Anyway, I am continually surprised by the quality of low alcohol lagers and ales. You would think now that in the four or so years I have been trying them and writing about them my expectations would already be high. However, there are a few bad apples that spoil the barrel and have made me cautious. There was no need for trepidation with Lucky Saint though. I found it to be delightfully crisp. There is a refined slightly biscuit-like malt character and flavourful, with a delicate citrus finish.
Clean flavours in alcohol free beers
The thing I love about alcohol-free (or low alcohol in this case – 0.5%) beers is how clean they taste. There are rarely any heavy flavours on the finish. Lucky Saint too tails away on your palate, It leaves just a memory of the hop notes but overall a real sense of smug refreshment. This is interesting because it is marketed as an unfiltered lager specifically. There has been a conscious move to leave the liquid as the brewing process creates it. That gives you a drink with a satisfying mouthfeel and layers of (admittedly light touch) flavour. It is vibrant enough but not overpoweringly complex – just what you want from a lager in my opinion.
It’s not overly carbonated either, so I find it much easier to drink than generic European-ish lagers these days. I told The Boy I have CAMRA-belly, which means I cannot stomach too much fizz anymore. Weird because I used to drink cheap lager by the slab. Now just one has me burping long into the night, hours after I have finished it. Lucky Saint apparently remove their alcohol from the brewed product using a “unique vacuum process”. This intrigues me because I have no idea how that works. Hopefully I will get the chance to find out more.

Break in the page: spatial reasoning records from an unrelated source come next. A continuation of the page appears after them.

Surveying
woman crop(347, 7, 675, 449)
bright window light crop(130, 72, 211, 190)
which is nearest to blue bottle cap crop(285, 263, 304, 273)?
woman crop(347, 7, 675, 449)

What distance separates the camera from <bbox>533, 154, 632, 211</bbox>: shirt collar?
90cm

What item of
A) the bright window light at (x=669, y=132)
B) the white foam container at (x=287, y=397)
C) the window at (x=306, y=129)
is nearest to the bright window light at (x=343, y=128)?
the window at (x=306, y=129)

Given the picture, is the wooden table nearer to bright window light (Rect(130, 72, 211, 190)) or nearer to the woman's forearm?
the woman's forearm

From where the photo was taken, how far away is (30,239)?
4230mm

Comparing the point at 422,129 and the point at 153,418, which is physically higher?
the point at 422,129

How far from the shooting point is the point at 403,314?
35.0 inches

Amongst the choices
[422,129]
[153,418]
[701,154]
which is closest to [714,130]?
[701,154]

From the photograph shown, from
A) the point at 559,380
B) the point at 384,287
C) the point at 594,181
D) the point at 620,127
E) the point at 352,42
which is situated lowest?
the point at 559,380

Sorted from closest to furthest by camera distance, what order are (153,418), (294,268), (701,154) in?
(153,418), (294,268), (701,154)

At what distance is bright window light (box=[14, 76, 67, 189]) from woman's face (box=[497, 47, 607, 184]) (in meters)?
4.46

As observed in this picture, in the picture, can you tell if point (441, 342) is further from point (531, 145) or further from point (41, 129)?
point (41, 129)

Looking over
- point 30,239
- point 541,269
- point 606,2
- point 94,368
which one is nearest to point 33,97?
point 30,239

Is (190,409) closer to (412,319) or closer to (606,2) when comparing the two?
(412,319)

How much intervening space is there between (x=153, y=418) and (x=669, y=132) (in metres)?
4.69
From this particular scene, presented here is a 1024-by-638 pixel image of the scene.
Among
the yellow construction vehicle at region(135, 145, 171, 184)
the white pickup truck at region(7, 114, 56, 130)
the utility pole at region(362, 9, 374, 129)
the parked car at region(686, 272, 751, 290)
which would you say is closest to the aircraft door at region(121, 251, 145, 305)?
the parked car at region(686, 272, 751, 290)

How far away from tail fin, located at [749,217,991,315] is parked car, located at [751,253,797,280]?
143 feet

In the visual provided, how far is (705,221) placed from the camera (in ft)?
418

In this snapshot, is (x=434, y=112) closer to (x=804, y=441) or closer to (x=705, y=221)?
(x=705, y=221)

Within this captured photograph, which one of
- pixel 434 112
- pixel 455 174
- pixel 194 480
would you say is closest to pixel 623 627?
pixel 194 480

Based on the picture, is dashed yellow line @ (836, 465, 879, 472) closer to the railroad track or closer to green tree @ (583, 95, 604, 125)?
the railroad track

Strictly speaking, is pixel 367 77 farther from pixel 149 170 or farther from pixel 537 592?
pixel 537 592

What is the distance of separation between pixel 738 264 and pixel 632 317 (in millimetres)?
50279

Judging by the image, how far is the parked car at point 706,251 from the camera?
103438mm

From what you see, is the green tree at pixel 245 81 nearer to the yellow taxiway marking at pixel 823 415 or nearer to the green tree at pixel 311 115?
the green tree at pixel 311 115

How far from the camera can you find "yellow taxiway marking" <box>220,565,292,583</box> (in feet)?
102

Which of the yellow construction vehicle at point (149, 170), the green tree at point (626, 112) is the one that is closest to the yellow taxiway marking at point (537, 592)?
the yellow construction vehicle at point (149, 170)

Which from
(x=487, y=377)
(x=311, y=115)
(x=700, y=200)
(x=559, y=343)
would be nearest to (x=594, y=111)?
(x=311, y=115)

Acceptance in the British marketplace
I am delighted that the low and no markets are finding such acceptance these days. I’ve noticed some of the bigger multinationals boasting about their alcohol free ranges and being the first* to put draught low alcohol lager on the bar. This signals to me that we are getting beyond the gruff cries of “what’s the point of beer with no booze in it?” Finally! I certainly enjoy drinking beer because I love the taste, the smell, the mouthfeel, the ritual and the friendship. And hangovers aren’t great. I don’t necessarily need to be drunk to have a good time. Right, I’m sure many of you cannot believe that.
It has been really interesting to track the gradual societal shift in the acceptance of these products. I am gratified to see their proliferation on the shelves of both the supermarket, the bottle shop and the pub. For me, it was vital to have access to these beers during pregnancy . Quite frankly one glass of coke on a night out is my limit. And plain tonic water gets boring pretty quickly.
Long may it continue say I. There is a place in my life for drinking alcohol and there is plenty of time for drinking without it. What matters is that we all have the freedom to choose.
*not the first at all, maybe just the first on their bars in particular.
I was gifted a case of Lucky Saint, but I’m afraid my opinions are my own, as usual.